Pistorius Prosecutor Starts Appeal Seeking Murder Conviction

South Africa’s prosecutor has filed notice with the country’s Supreme Court of Appeal seeking a murder conviction for Oscar Pistorius for killing his girlfriend, Reeva Steenkamp, two years ago.

Notice to appeal the Paralympic gold medalist’s manslaughter verdict was filed at the Pretoria High Court and the SCA on Feb. 9, ahead of a Wednesday deadline, Velekhaya Mgobhozi, an official at the National Prosecuting Authority, said in a text message.

Judge Thokozile Masipa on Dec. 10 granted the prosecution permission to appeal her ruling that had cleared Pistorius, 28, of murder charges after an eight-month trial. The athlete killed Steenkamp on Valentine’s Day 2013 when he fired four hollow-point bullets through a bathroom door in his Pretoria home at what he said he believed was an intruder.
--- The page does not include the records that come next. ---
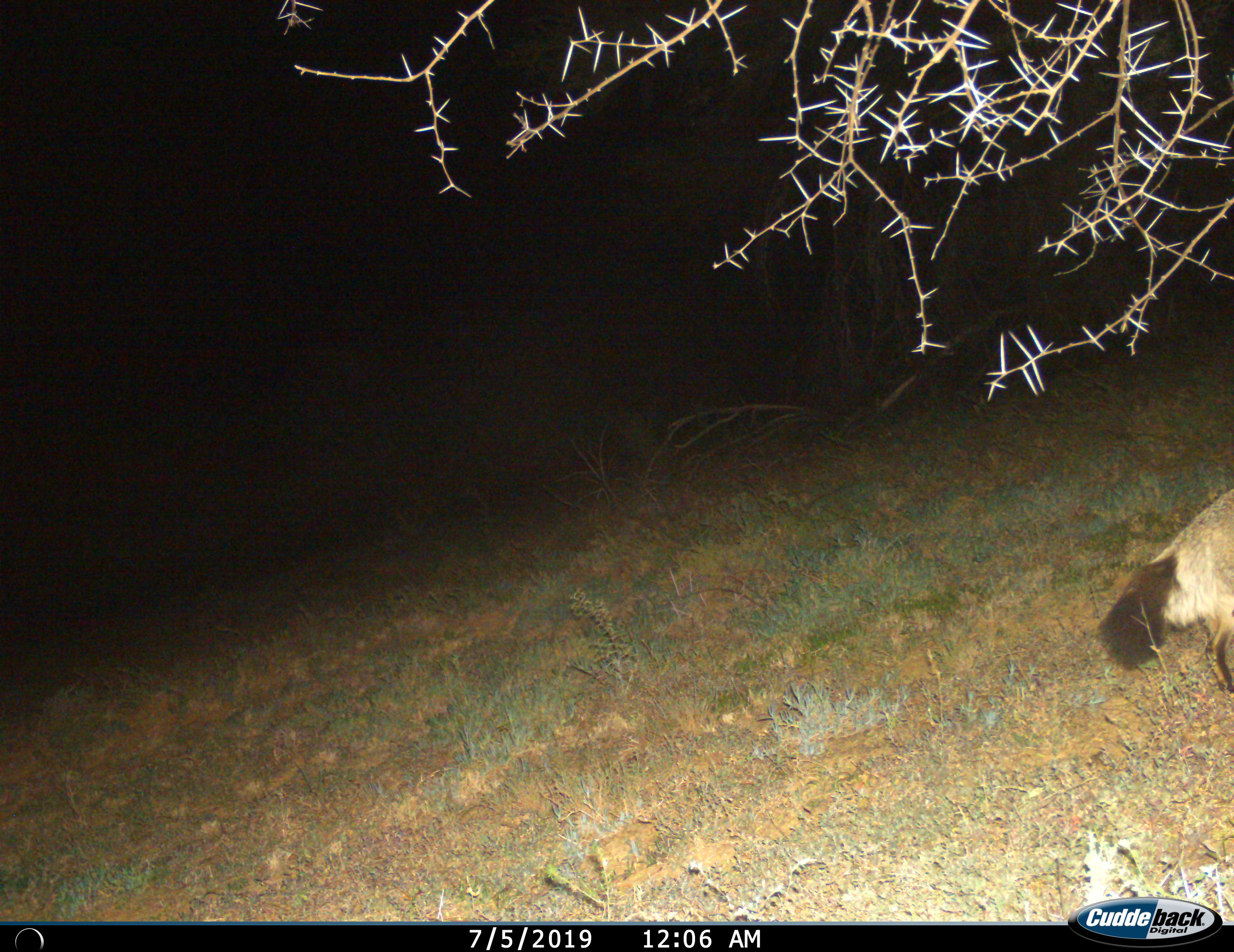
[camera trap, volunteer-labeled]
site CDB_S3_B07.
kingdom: Animalia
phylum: Chordata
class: Mammalia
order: Carnivora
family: Canidae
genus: Otocyon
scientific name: Otocyon megalotis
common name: bat-eared fox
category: foxbateared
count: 1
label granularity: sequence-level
Prosecutor Gerrie Nel had argued that Pistorius must have known his actions would lead to the death of the person, and that his five-year jail term was “shockingly inappropriate.” The sentence in Pretoria’s Kgosi Mampuru prison can be commuted to house arrest after 10 months.

While the trial was televised and garnered a global audience, the appeals process will be less public and the athlete won’t be present, according to Stephen Tuson, an adjunct professor of law at the University of the Witwatersrand in Johannesburg.
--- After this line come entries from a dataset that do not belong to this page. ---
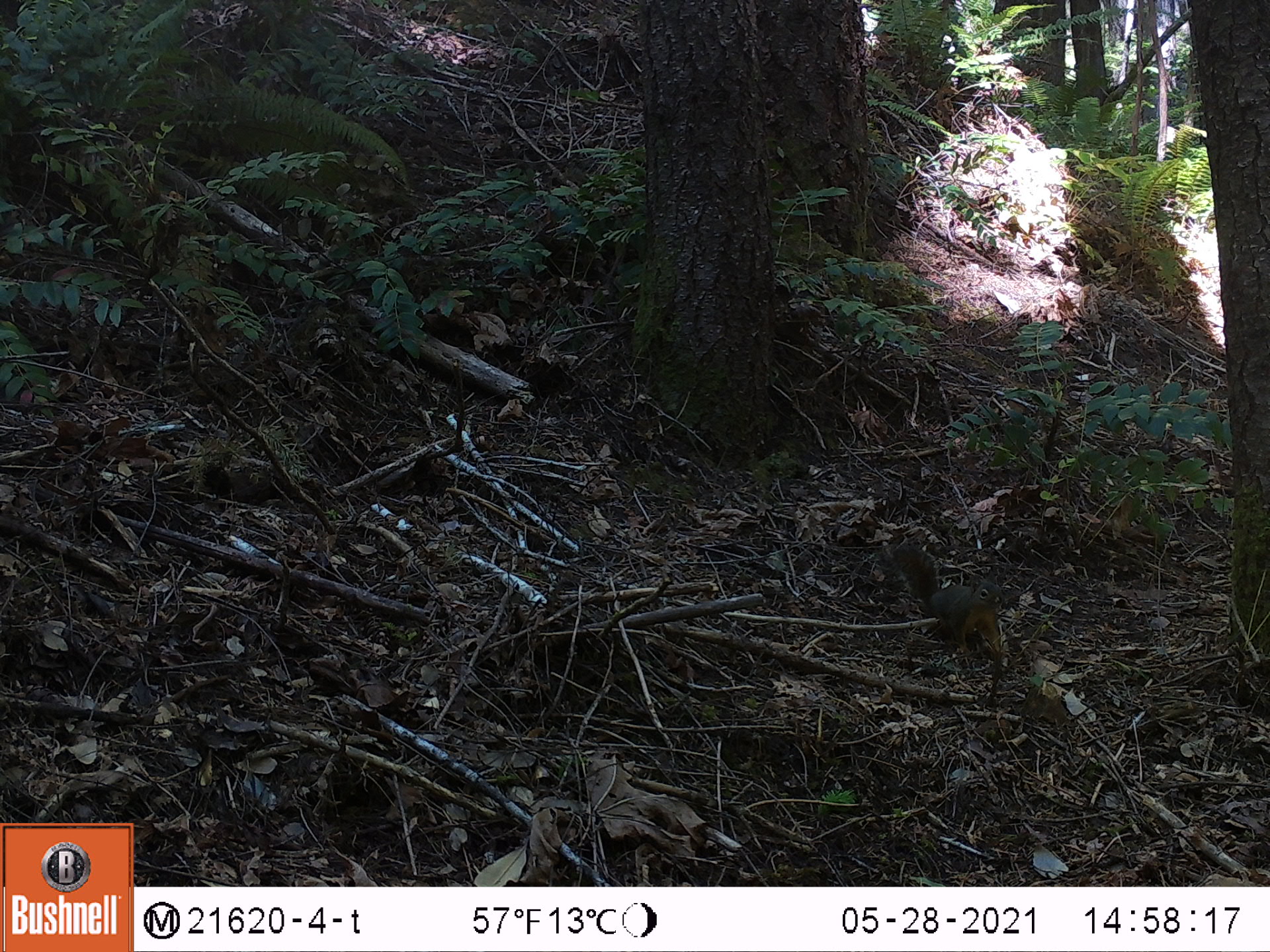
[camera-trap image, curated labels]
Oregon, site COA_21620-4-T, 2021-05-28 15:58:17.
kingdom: Animalia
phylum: Chordata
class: Mammalia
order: Rodentia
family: Sciuridae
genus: Tamiasciurus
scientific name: Tamiasciurus douglasii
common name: douglas squirrel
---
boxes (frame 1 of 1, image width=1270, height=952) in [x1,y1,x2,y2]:
douglas squirrel: [871,525,1017,676]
“Five appellate judges will consider the record and the arguments on why the conviction or acquittal was wrong or right,” he said by phone. “It’s a very dry, pretty academic exercise, based on the typed record. It’s on paper. They will advance arguments, they will draw support for these arguments from the record.”

Known as the Blade Runner because of his J-shaped prosthetic blades, Pistorius was the first double-amputee runner to compete in the Olympic Games. Born without fibula in both legs, which were amputated when he was 11 months old, Pistorius won six Paralympic gold medals.

(A previous version of the story corrected the spokesman’s name in second paragraph.)